• Consigne 1
Répondez aux questions suivantes d'après le texte sur les opéras d'Ivar Hallström.
(a) Quelle année de naissance le texte indique-t-il pour Ivar Hallström ?
(b) Quel orchestre joue dans l'enregistrement disponible de Bergtagna ?
(c) Qui chante l'air de Hertig Magnus och Sjöjungfrun ?
• Consigne 2
Reproduisez à l'identique le passage du texte sur les opéras d'Ivar Hallström qui commence par « Par ailleurs, l'interprétation » et se poursuit jusqu'à « de la capitale. ».
• Consigne 3
Poursuivez le texte sur les opéras d'Ivar Hallström à partir de l'endroit où il s'arrête.

Je suis moins enthousiaste sur Bergtagna d'Ivar Hallström (né en 1826). Les notices le présente comme le « Verdi suédois », mais je suis frappé au contraire, dans cette histoire des noces du Roi de la Montagne, venu chercher une belle et jeune mortelle déjà fiancée, par la décorrélation entre texte et musique. Le livret n'est pas mauvais, des mystères, des ruptures, énormément de scènes remplies d'êtres merveilleux… et cependant la musique, belle, paraît imperturbable, ne change pas de caractère selon les personnages qui s'expriment, n'accélère pas quand les situation se tendent, etc. De la belle musique un peu extérieure, pour moi.
Par ailleurs, l'interprétation disponible au disque n'est pas tout à fait enthousiasmante : voix un peu limitées, voire vraiment fatiguées (Hillevi Martinpelto, dans son rôle de jeune première, y ressemble à une mezzo en fin de carrière). Il est possible aussi que dans une œuvre peu courue, le Symphonique d'Umeå ne soit pas de même niveau que ses collègues de la capitale.

Pour Hertig Magnus och Sjöjungfrun du même Hallström, seul un air, à nouveau par Rut Jacobson, peu s'écouter – mélancolique et touchant, il donne envie de connaître le reste ! (Et laisse à penser que, mieux servis que dans l'intégrale Sterling qui a l'immense mérite d'exister, Bergtagna et les autres opéras de Hallström mériteraient sans doute leur chance !)

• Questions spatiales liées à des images
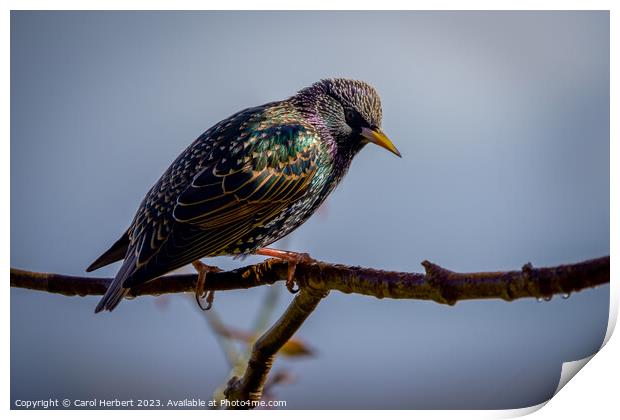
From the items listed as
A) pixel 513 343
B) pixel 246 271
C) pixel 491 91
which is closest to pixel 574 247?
pixel 513 343

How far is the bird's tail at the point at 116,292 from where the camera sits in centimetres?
243

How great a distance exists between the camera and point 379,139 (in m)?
2.71

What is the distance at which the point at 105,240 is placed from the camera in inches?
109

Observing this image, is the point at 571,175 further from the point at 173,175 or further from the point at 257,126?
the point at 173,175

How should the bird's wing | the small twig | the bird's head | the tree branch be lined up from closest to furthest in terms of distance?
the tree branch < the small twig < the bird's wing < the bird's head

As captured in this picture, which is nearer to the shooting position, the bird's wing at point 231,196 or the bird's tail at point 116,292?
the bird's tail at point 116,292

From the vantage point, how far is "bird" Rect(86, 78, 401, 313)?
2580mm

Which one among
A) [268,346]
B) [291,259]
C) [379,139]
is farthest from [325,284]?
[379,139]

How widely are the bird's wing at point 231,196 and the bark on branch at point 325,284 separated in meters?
0.14

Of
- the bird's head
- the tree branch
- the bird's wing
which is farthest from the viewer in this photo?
the bird's head

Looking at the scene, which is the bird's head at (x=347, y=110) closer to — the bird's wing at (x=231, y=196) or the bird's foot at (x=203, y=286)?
the bird's wing at (x=231, y=196)

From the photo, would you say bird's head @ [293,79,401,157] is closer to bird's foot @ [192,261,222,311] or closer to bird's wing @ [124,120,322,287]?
bird's wing @ [124,120,322,287]

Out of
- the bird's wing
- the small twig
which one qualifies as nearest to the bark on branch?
the small twig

• Résultat 1
(a) 1826
(b) Le Symphonique d'Umeå
(c) Rut Jacobson

• Résultat 2
Par ailleurs, l'interprétation disponible au disque n'est pas tout à fait enthousiasmante : voix un peu limitées, voire vraiment fatiguées (Hillevi Martinpelto, dans son rôle de jeune première, y ressemble à une mezzo en fin de carrière). Il est possible aussi que dans une œuvre peu courue, le Symphonique d'Umeå ne soit pas de même niveau que ses collègues de la capitale.

• Résultat 3
Faute d'une intégrale pour ce compositeur d'opéra important, je vous ai proposé un oratorio de Noël d'Andreas Hallén (né en 1846), mais je ne connais pas son langage dramatique par ailleurs… Simplement pour essayer de proposer un paysage le moins lacunaire que je puis.


E. Le postromantisme suédois

Bien que nous arrivions du côté des générations qui ont bien connu le vingtième siècle (nés à partir des années 1860), le style demeure pour la plupart très romantique, simplement augmenté d'harmonies un peu plus recherchés et d'une construction orchestrale plus souple, suite à l'influence de Wagner.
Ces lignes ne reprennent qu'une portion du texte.